▸ ASSIGNED TASK: Taking only the lines of the data below from the line with "Businessman holding a" to the line with "Cara Delevingne toughened", ends included, write them out exactly and without pictures.

▸ MATERIAL FOR THE TASK:

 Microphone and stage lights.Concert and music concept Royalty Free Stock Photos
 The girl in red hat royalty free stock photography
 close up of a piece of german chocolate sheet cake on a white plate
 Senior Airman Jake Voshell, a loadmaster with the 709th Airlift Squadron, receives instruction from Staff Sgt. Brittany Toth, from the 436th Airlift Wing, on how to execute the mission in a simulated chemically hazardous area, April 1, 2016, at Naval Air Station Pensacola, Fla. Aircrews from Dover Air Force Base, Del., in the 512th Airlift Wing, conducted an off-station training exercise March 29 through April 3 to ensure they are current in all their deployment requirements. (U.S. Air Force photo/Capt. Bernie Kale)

* * *

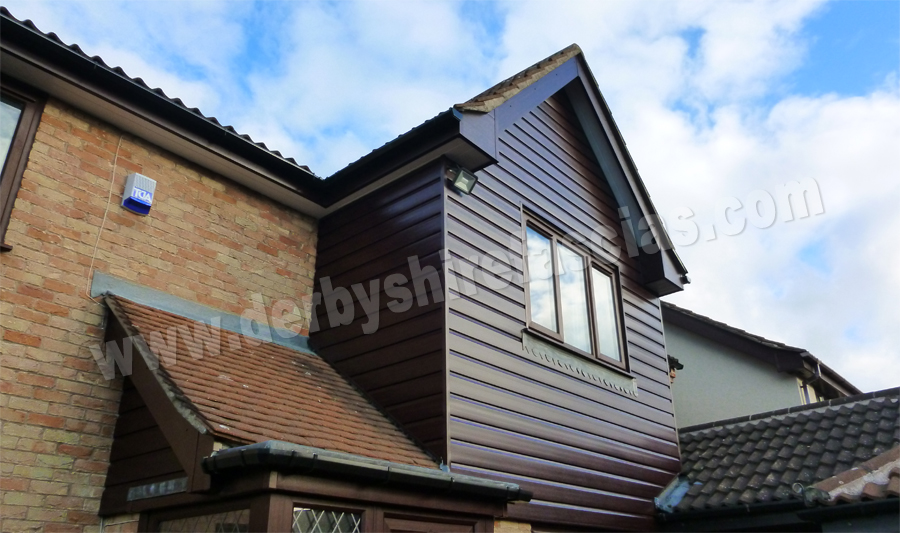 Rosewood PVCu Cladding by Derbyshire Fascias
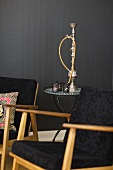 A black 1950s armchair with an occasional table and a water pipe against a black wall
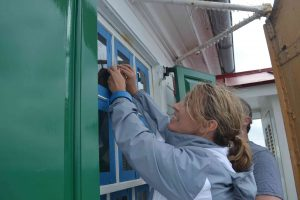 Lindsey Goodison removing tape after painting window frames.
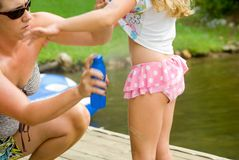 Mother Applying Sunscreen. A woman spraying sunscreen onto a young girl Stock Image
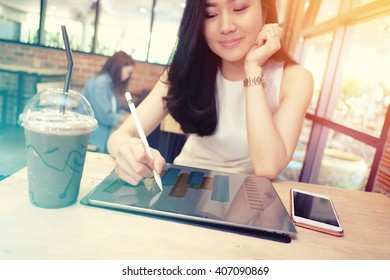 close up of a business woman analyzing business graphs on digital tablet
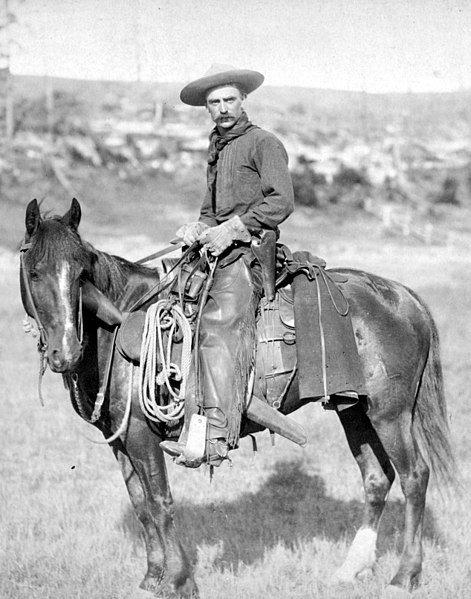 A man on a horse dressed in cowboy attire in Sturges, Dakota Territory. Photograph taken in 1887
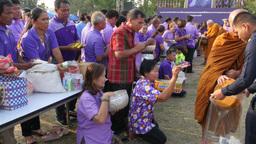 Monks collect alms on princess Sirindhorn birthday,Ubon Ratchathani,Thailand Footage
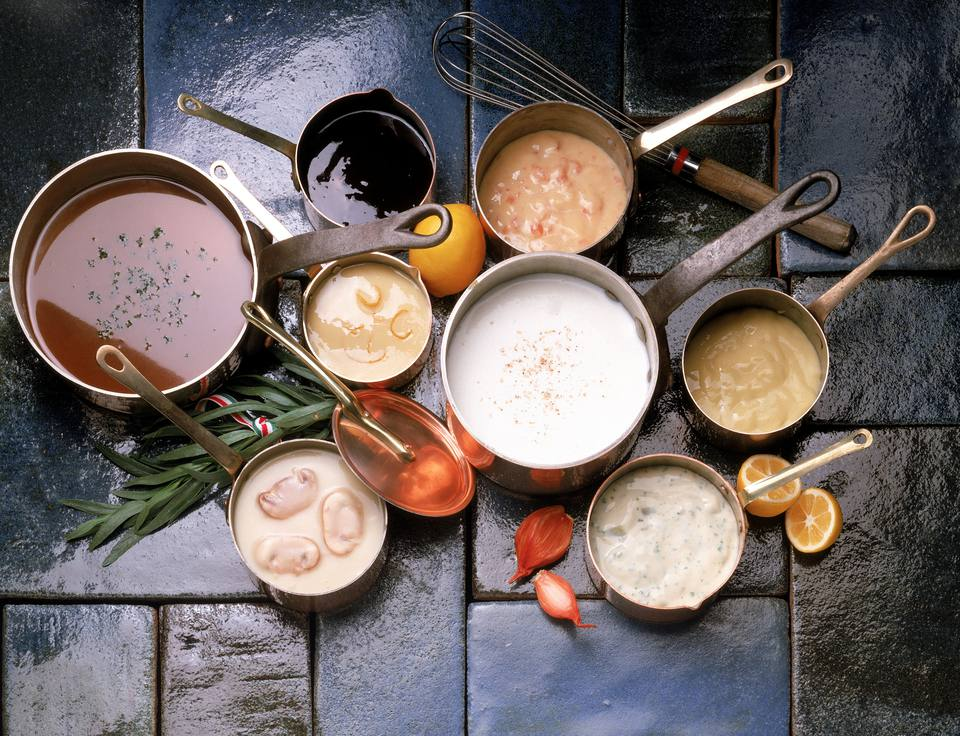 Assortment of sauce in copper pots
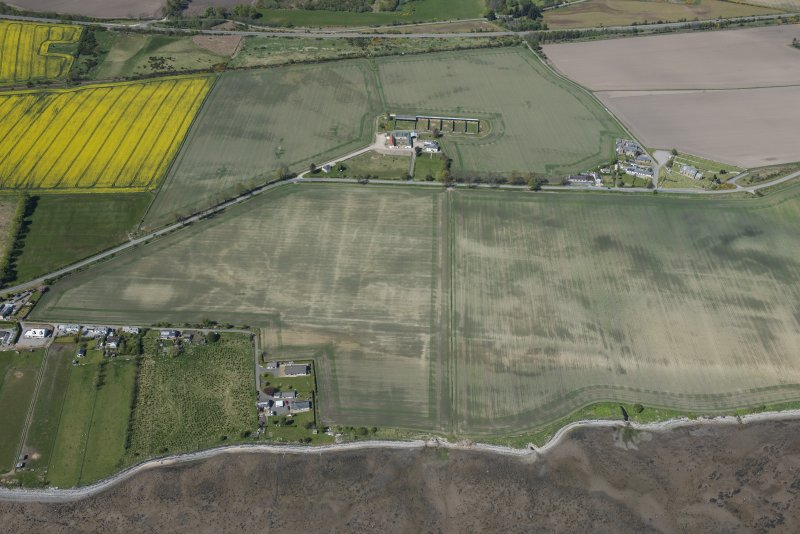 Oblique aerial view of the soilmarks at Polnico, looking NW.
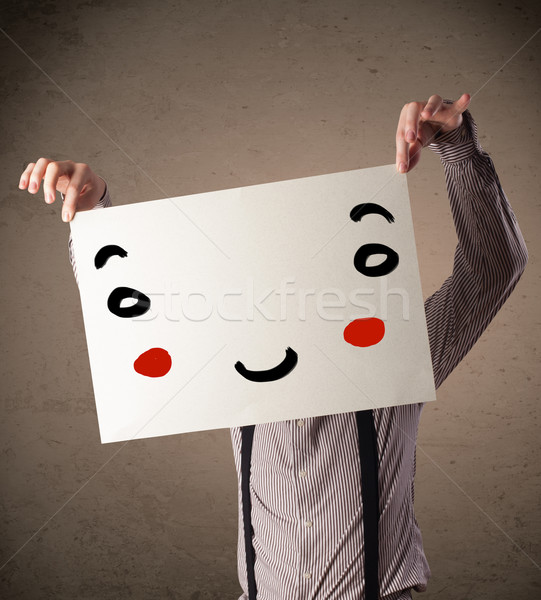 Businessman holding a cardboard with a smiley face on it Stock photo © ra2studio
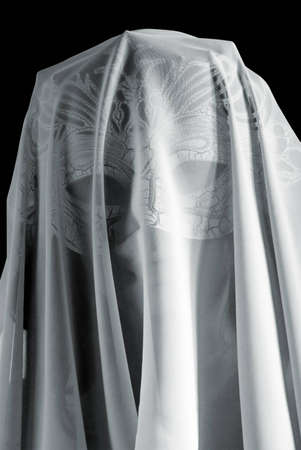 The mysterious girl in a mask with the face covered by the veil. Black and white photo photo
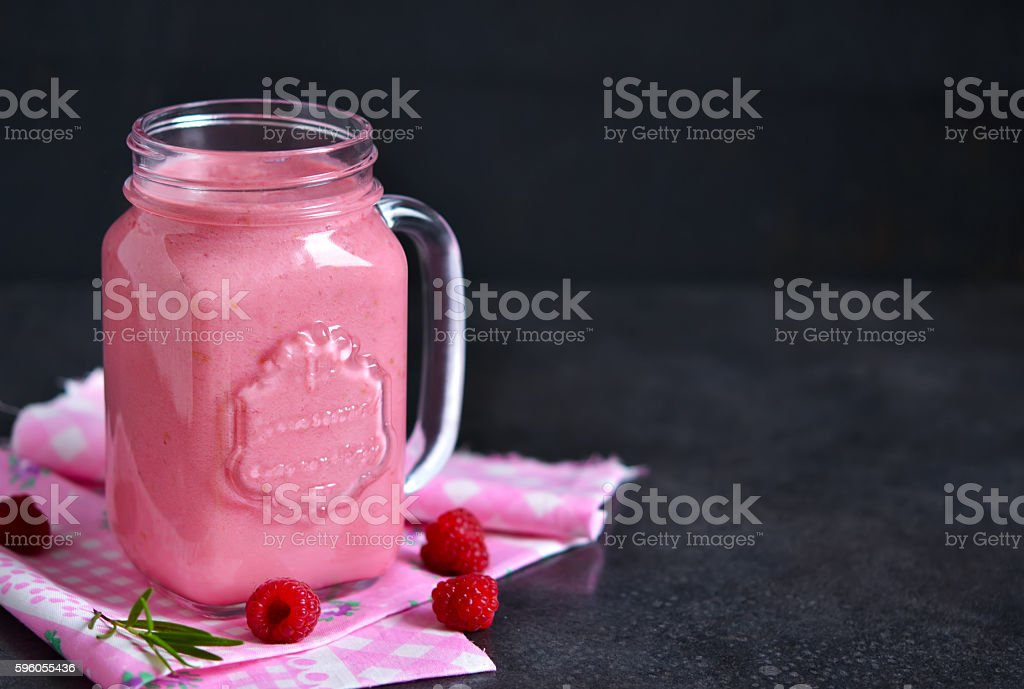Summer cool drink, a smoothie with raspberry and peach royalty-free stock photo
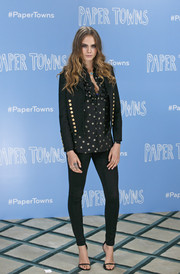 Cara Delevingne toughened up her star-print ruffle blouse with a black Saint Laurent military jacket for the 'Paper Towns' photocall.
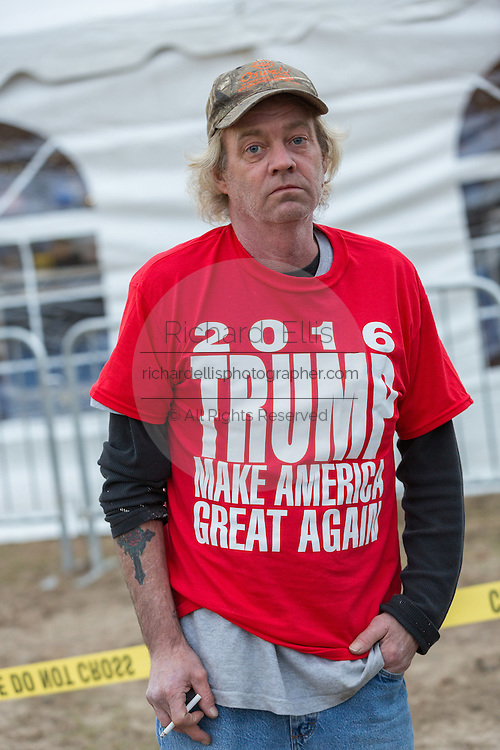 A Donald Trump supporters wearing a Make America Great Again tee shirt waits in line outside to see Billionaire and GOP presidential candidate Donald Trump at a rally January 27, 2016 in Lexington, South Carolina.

▸ REPLY TO THE EXERCISE:
 Businessman holding a cardboard with a smiley face on it Stock photo © ra2studio
 The mysterious girl in a mask with the face covered by the veil. Black and white photo photo
Summer cool drink, a smoothie with raspberry and peach royalty-free stock photo
 Cara Delevingne toughened up her star-print ruffle blouse with a black Saint Laurent military jacket for the 'Paper Towns' photocall.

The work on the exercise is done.